Ulla Berkéwicz ist die Tochter des Arztes und Autors Werner Schmidt (1913–2007) und der Schauspielerin Herta Stoepel. Der Name Berkéwicz, den sie später als Künstlernamen.[2] annahm, ist abgeleitet vom Namen ihrer jüdischen Großmutter, Berkowitz.[3] Sie besuchte nach dem Gymnasium die Hochschule für Musik in Frankfurt am Main. Ihr bürgerlicher Name lautet Ursula Unseld.[4]

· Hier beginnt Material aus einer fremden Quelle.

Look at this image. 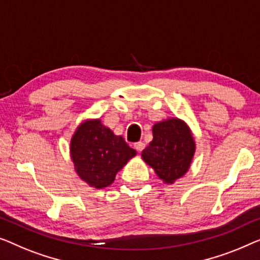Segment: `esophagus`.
Returning <instances> with one entry per match:
<instances>
[{"mask_svg": "<svg viewBox=\"0 0 260 260\" xmlns=\"http://www.w3.org/2000/svg\"><path fill=\"white\" fill-rule=\"evenodd\" d=\"M134 147H135V149H137L138 152H141L142 149L145 148V144L142 141H139V142H137V144L134 145Z\"/></svg>", "mask_w": 260, "mask_h": 260, "instance_id": "obj_1", "label": "esophagus"}]
</instances>
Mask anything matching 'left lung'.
Masks as SVG:
<instances>
[{"label":"left lung","instance_id":"1","mask_svg":"<svg viewBox=\"0 0 260 260\" xmlns=\"http://www.w3.org/2000/svg\"><path fill=\"white\" fill-rule=\"evenodd\" d=\"M153 140L141 153V158L151 166L165 184L187 173L196 153L192 131L184 120L168 118L153 125Z\"/></svg>","mask_w":260,"mask_h":260}]
</instances>
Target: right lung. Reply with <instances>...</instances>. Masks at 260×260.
Here are the masks:
<instances>
[{
	"instance_id": "1",
	"label": "right lung",
	"mask_w": 260,
	"mask_h": 260,
	"mask_svg": "<svg viewBox=\"0 0 260 260\" xmlns=\"http://www.w3.org/2000/svg\"><path fill=\"white\" fill-rule=\"evenodd\" d=\"M137 155L121 135H115L100 119H88L75 129L71 140V159L75 172L90 187L105 188Z\"/></svg>"
}]
</instances>
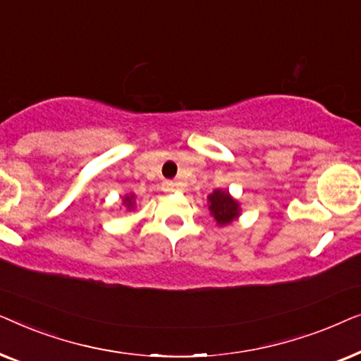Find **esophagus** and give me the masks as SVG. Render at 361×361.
Listing matches in <instances>:
<instances>
[{
    "label": "esophagus",
    "mask_w": 361,
    "mask_h": 361,
    "mask_svg": "<svg viewBox=\"0 0 361 361\" xmlns=\"http://www.w3.org/2000/svg\"><path fill=\"white\" fill-rule=\"evenodd\" d=\"M176 189H177L176 182H172V180H166L164 182V190L166 192H172V190H176Z\"/></svg>",
    "instance_id": "obj_1"
}]
</instances>
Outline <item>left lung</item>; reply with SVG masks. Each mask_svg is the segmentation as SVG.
Masks as SVG:
<instances>
[{"mask_svg": "<svg viewBox=\"0 0 361 361\" xmlns=\"http://www.w3.org/2000/svg\"><path fill=\"white\" fill-rule=\"evenodd\" d=\"M209 210L216 225L225 226L240 216V204L226 190L216 189L209 195Z\"/></svg>", "mask_w": 361, "mask_h": 361, "instance_id": "1", "label": "left lung"}]
</instances>
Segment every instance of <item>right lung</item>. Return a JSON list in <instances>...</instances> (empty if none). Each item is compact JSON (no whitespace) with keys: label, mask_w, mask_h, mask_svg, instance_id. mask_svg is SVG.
I'll return each mask as SVG.
<instances>
[{"label":"right lung","mask_w":361,"mask_h":361,"mask_svg":"<svg viewBox=\"0 0 361 361\" xmlns=\"http://www.w3.org/2000/svg\"><path fill=\"white\" fill-rule=\"evenodd\" d=\"M123 204L126 205L128 210L135 209V195L130 194V195H125V200H123Z\"/></svg>","instance_id":"obj_1"}]
</instances>
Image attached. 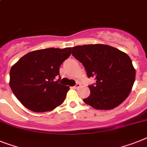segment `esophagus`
I'll return each mask as SVG.
<instances>
[{
    "instance_id": "34e87169",
    "label": "esophagus",
    "mask_w": 147,
    "mask_h": 147,
    "mask_svg": "<svg viewBox=\"0 0 147 147\" xmlns=\"http://www.w3.org/2000/svg\"><path fill=\"white\" fill-rule=\"evenodd\" d=\"M80 86H81V84H80V82H77V83H76V84L73 87V88H75V89H76V88H79Z\"/></svg>"
}]
</instances>
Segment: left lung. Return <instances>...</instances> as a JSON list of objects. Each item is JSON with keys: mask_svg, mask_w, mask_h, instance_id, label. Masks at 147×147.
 Returning <instances> with one entry per match:
<instances>
[{"mask_svg": "<svg viewBox=\"0 0 147 147\" xmlns=\"http://www.w3.org/2000/svg\"><path fill=\"white\" fill-rule=\"evenodd\" d=\"M72 55L84 66L88 77L96 80L88 86L86 104L96 110H111L128 98L136 73L126 53L108 45L89 44L73 47Z\"/></svg>", "mask_w": 147, "mask_h": 147, "instance_id": "1", "label": "left lung"}]
</instances>
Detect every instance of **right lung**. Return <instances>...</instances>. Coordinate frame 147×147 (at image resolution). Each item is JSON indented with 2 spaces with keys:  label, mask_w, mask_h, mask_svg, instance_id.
Wrapping results in <instances>:
<instances>
[{
  "label": "right lung",
  "mask_w": 147,
  "mask_h": 147,
  "mask_svg": "<svg viewBox=\"0 0 147 147\" xmlns=\"http://www.w3.org/2000/svg\"><path fill=\"white\" fill-rule=\"evenodd\" d=\"M71 48H49L30 52L13 65L9 86L23 106L34 112L50 111L60 106L70 87L59 83V67Z\"/></svg>",
  "instance_id": "right-lung-1"
}]
</instances>
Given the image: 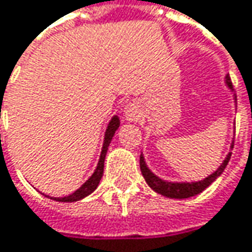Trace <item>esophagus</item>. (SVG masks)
Listing matches in <instances>:
<instances>
[{"instance_id": "34e87169", "label": "esophagus", "mask_w": 252, "mask_h": 252, "mask_svg": "<svg viewBox=\"0 0 252 252\" xmlns=\"http://www.w3.org/2000/svg\"><path fill=\"white\" fill-rule=\"evenodd\" d=\"M125 117H126V120H130V122H135L139 117V109L135 103H130L125 107Z\"/></svg>"}]
</instances>
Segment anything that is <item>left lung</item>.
<instances>
[{
  "mask_svg": "<svg viewBox=\"0 0 252 252\" xmlns=\"http://www.w3.org/2000/svg\"><path fill=\"white\" fill-rule=\"evenodd\" d=\"M226 84L229 89H232V83H231V79L226 76ZM231 148H234V145H231ZM231 159V153L226 155L225 160L222 162V165L214 172L211 173L208 178H205L204 181H198V182H166V181H162L160 178H158L156 175H153L152 172L148 169L146 163H145V159L143 156L140 155V171H142V175L146 181V184L151 187V188L163 195V196H168V198H175V199H184V198H190V196H195L198 193H201L204 189H207L222 172H224L225 166L228 165Z\"/></svg>",
  "mask_w": 252,
  "mask_h": 252,
  "instance_id": "1",
  "label": "left lung"
}]
</instances>
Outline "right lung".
<instances>
[{
	"label": "right lung",
	"instance_id": "add662e5",
	"mask_svg": "<svg viewBox=\"0 0 252 252\" xmlns=\"http://www.w3.org/2000/svg\"><path fill=\"white\" fill-rule=\"evenodd\" d=\"M119 125H120L119 117H112V120H110V123H109V126H107V129H106V133H104L103 149H101V153H100L99 163H97V168H96L94 173H93V175H92V176H90V178H89V179H87L76 192H73L71 195L64 196V198H56V201H60V202H74V201H80L84 196L90 195L94 189L97 188L100 179H101V176H103L104 158H106V153H107V148H109V145H110V142H112V139H113V135H115V132L117 130ZM53 199H54V198H53Z\"/></svg>",
	"mask_w": 252,
	"mask_h": 252
}]
</instances>
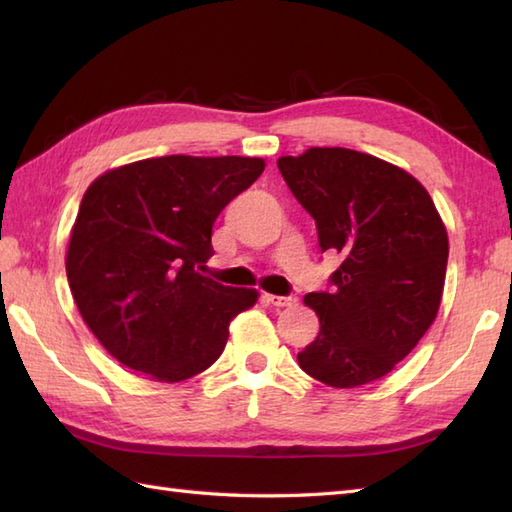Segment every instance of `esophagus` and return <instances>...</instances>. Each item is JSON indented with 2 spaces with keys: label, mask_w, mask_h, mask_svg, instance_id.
Masks as SVG:
<instances>
[{
  "label": "esophagus",
  "mask_w": 512,
  "mask_h": 512,
  "mask_svg": "<svg viewBox=\"0 0 512 512\" xmlns=\"http://www.w3.org/2000/svg\"><path fill=\"white\" fill-rule=\"evenodd\" d=\"M264 299L270 303V306L277 308H290L297 303V297H279V295H264Z\"/></svg>",
  "instance_id": "esophagus-1"
}]
</instances>
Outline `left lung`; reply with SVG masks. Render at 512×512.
<instances>
[{
  "instance_id": "1",
  "label": "left lung",
  "mask_w": 512,
  "mask_h": 512,
  "mask_svg": "<svg viewBox=\"0 0 512 512\" xmlns=\"http://www.w3.org/2000/svg\"><path fill=\"white\" fill-rule=\"evenodd\" d=\"M277 167L323 253L341 257L334 288L303 299L321 330L299 367L339 389L383 378L438 317L449 237L436 204L411 173L354 149L310 147Z\"/></svg>"
}]
</instances>
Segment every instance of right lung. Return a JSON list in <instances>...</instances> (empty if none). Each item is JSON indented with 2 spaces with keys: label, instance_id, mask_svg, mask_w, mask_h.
I'll return each instance as SVG.
<instances>
[{
  "label": "right lung",
  "instance_id": "1",
  "mask_svg": "<svg viewBox=\"0 0 512 512\" xmlns=\"http://www.w3.org/2000/svg\"><path fill=\"white\" fill-rule=\"evenodd\" d=\"M266 167L248 156H162L105 171L85 191L65 273L85 325L118 363L160 383L211 367L255 288L198 273L217 215Z\"/></svg>",
  "mask_w": 512,
  "mask_h": 512
}]
</instances>
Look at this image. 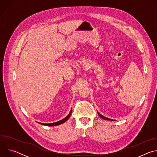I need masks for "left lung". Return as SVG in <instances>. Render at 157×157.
Instances as JSON below:
<instances>
[{
  "mask_svg": "<svg viewBox=\"0 0 157 157\" xmlns=\"http://www.w3.org/2000/svg\"><path fill=\"white\" fill-rule=\"evenodd\" d=\"M98 115L99 116V117H101L102 119H104V120H107V121H115L116 120H114V119H109V118H107V117H105V116H102V115H101L99 112L98 111Z\"/></svg>",
  "mask_w": 157,
  "mask_h": 157,
  "instance_id": "8db88e82",
  "label": "left lung"
}]
</instances>
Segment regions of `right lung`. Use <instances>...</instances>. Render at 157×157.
I'll use <instances>...</instances> for the list:
<instances>
[{
	"label": "right lung",
	"instance_id": "obj_1",
	"mask_svg": "<svg viewBox=\"0 0 157 157\" xmlns=\"http://www.w3.org/2000/svg\"><path fill=\"white\" fill-rule=\"evenodd\" d=\"M71 113H72V108L69 114L66 117H64V119H63L62 120L59 121H58V122H53V123H50V124H44V123H41V122H38V124H41V125H46V126H56V125H59L60 124H62L63 123H64L66 121H68V119L71 116Z\"/></svg>",
	"mask_w": 157,
	"mask_h": 157
}]
</instances>
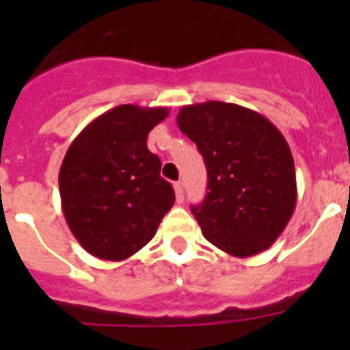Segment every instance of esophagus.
I'll list each match as a JSON object with an SVG mask.
<instances>
[{"label": "esophagus", "instance_id": "obj_1", "mask_svg": "<svg viewBox=\"0 0 350 350\" xmlns=\"http://www.w3.org/2000/svg\"><path fill=\"white\" fill-rule=\"evenodd\" d=\"M173 187H175V196H177V203H182V202H184V185H182V182H175V184H173Z\"/></svg>", "mask_w": 350, "mask_h": 350}]
</instances>
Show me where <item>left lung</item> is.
<instances>
[{
  "mask_svg": "<svg viewBox=\"0 0 350 350\" xmlns=\"http://www.w3.org/2000/svg\"><path fill=\"white\" fill-rule=\"evenodd\" d=\"M177 124L205 159L208 187L191 212L210 243L234 258L267 250L296 206V172L267 117L224 101L182 107Z\"/></svg>",
  "mask_w": 350,
  "mask_h": 350,
  "instance_id": "8db88e82",
  "label": "left lung"
}]
</instances>
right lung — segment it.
<instances>
[{
    "label": "right lung",
    "instance_id": "right-lung-1",
    "mask_svg": "<svg viewBox=\"0 0 350 350\" xmlns=\"http://www.w3.org/2000/svg\"><path fill=\"white\" fill-rule=\"evenodd\" d=\"M165 107L119 105L96 117L71 142L59 170L64 219L89 254L122 261L147 245L175 202L148 131Z\"/></svg>",
    "mask_w": 350,
    "mask_h": 350
}]
</instances>
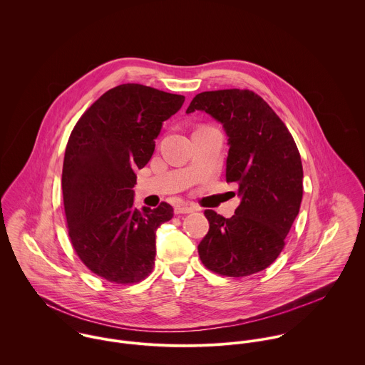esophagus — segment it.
Instances as JSON below:
<instances>
[{"label":"esophagus","instance_id":"1","mask_svg":"<svg viewBox=\"0 0 365 365\" xmlns=\"http://www.w3.org/2000/svg\"><path fill=\"white\" fill-rule=\"evenodd\" d=\"M194 210H195V208H192V207H190V205H178V207H175V209H174L175 215H181V213H192Z\"/></svg>","mask_w":365,"mask_h":365}]
</instances>
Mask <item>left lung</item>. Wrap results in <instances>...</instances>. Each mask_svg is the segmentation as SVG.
<instances>
[{
  "instance_id": "obj_1",
  "label": "left lung",
  "mask_w": 365,
  "mask_h": 365,
  "mask_svg": "<svg viewBox=\"0 0 365 365\" xmlns=\"http://www.w3.org/2000/svg\"><path fill=\"white\" fill-rule=\"evenodd\" d=\"M205 110L229 136L226 181L239 185L240 205L226 219L204 213L208 233L198 245L202 264L226 277H247L271 265L299 212L304 170L297 143L285 123L250 90L205 91L187 113Z\"/></svg>"
}]
</instances>
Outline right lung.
<instances>
[{
  "label": "right lung",
  "instance_id": "obj_1",
  "mask_svg": "<svg viewBox=\"0 0 365 365\" xmlns=\"http://www.w3.org/2000/svg\"><path fill=\"white\" fill-rule=\"evenodd\" d=\"M185 97L142 84L110 88L73 128L61 188L68 237L83 264L112 284H135L155 267L157 227L173 207L133 208L138 168L155 152L161 125Z\"/></svg>",
  "mask_w": 365,
  "mask_h": 365
}]
</instances>
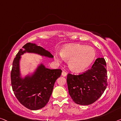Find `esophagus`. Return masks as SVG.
<instances>
[{
	"label": "esophagus",
	"mask_w": 121,
	"mask_h": 121,
	"mask_svg": "<svg viewBox=\"0 0 121 121\" xmlns=\"http://www.w3.org/2000/svg\"><path fill=\"white\" fill-rule=\"evenodd\" d=\"M62 76H64V77H65V76H67V72H65V71H63L62 72Z\"/></svg>",
	"instance_id": "34e87169"
}]
</instances>
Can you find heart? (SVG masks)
Wrapping results in <instances>:
<instances>
[{
  "label": "heart",
  "mask_w": 121,
  "mask_h": 121,
  "mask_svg": "<svg viewBox=\"0 0 121 121\" xmlns=\"http://www.w3.org/2000/svg\"><path fill=\"white\" fill-rule=\"evenodd\" d=\"M96 55L93 47L79 44L69 45L61 50L60 56L63 60L69 61V69L73 72L79 73L84 71L94 61ZM55 60L60 62L58 55H54Z\"/></svg>",
  "instance_id": "b5f03b06"
}]
</instances>
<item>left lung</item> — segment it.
I'll return each instance as SVG.
<instances>
[{"label":"left lung","instance_id":"1","mask_svg":"<svg viewBox=\"0 0 121 121\" xmlns=\"http://www.w3.org/2000/svg\"><path fill=\"white\" fill-rule=\"evenodd\" d=\"M106 63L104 58H98L91 69L82 74H67L69 93L77 104L88 105L100 98L108 86Z\"/></svg>","mask_w":121,"mask_h":121}]
</instances>
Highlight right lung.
I'll return each mask as SVG.
<instances>
[{
    "label": "right lung",
    "mask_w": 121,
    "mask_h": 121,
    "mask_svg": "<svg viewBox=\"0 0 121 121\" xmlns=\"http://www.w3.org/2000/svg\"><path fill=\"white\" fill-rule=\"evenodd\" d=\"M25 52H33L50 58H52L53 56L40 46L28 43L18 51L13 61L11 81L13 93L25 107L31 110H37L44 108L48 103L54 84L60 77L62 70L50 69L40 64L32 76L21 78L20 60L21 55Z\"/></svg>",
    "instance_id": "1"
}]
</instances>
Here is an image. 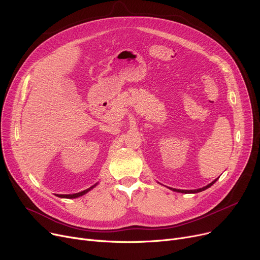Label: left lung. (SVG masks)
Here are the masks:
<instances>
[{
    "mask_svg": "<svg viewBox=\"0 0 260 260\" xmlns=\"http://www.w3.org/2000/svg\"><path fill=\"white\" fill-rule=\"evenodd\" d=\"M217 181V179L216 180H214L213 182H211L210 184H208L207 186H204V187H202V188H198V189H190V190H187V189H176V188H171V189H173V190H175V192H180V193H184V194H190V193H199V192H202V190H204V189H207V188H209L210 186H212L215 182Z\"/></svg>",
    "mask_w": 260,
    "mask_h": 260,
    "instance_id": "8db88e82",
    "label": "left lung"
}]
</instances>
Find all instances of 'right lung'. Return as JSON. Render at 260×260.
<instances>
[{
	"label": "right lung",
	"instance_id": "right-lung-1",
	"mask_svg": "<svg viewBox=\"0 0 260 260\" xmlns=\"http://www.w3.org/2000/svg\"><path fill=\"white\" fill-rule=\"evenodd\" d=\"M94 185H95V184H94ZM94 185H92L91 187H89V188L83 190V192H80V193H77V194H72V195H57V196H59V197H61V198H77V197H80V196H82V195L86 194V193L88 192V190H90Z\"/></svg>",
	"mask_w": 260,
	"mask_h": 260
}]
</instances>
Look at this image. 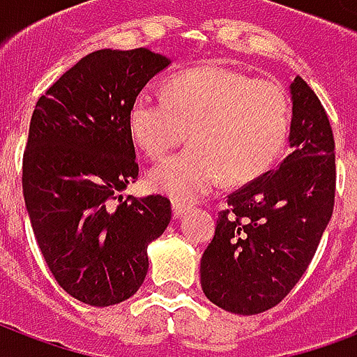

In den siebziger Jahren hatte sie als Schauspielerin Engagements an Bühnen in München, Stuttgart, Köln, Hamburg, Bochum und West-Berlin. Während dieser Zeit übersetzte sie einzelne Stücke von Calderón, Shakespeare und Synge für die Bühne. 1987 zog sie nach Frankfurt am Main.
Nach einer ersten Ehe mit dem Bühnenbildner und Regisseur Wilfried Minks heiratete sie 1990 den Verleger Siegfried Unseld. Nach dessen Tod im Jahre 2002 wurde sie in die Geschäftsführung des Suhrkamp Verlags aufgenommen. Im Oktober 2003 übernahm sie den Vorsitz der Geschäftsführung. Berkéwicz’ Scheidungsanwalt Heinrich Lübbert wurde auch zu Unselds Testamentsvollstrecker und ist von ihr als Mitglied im Stiftungsvorstand und als Justitiar des Suhrkamp Verlags eingesetzt worden.[5]
Ulla Berkéwicz ist Mitglied des P.E.N.-Zentrums Deutschland.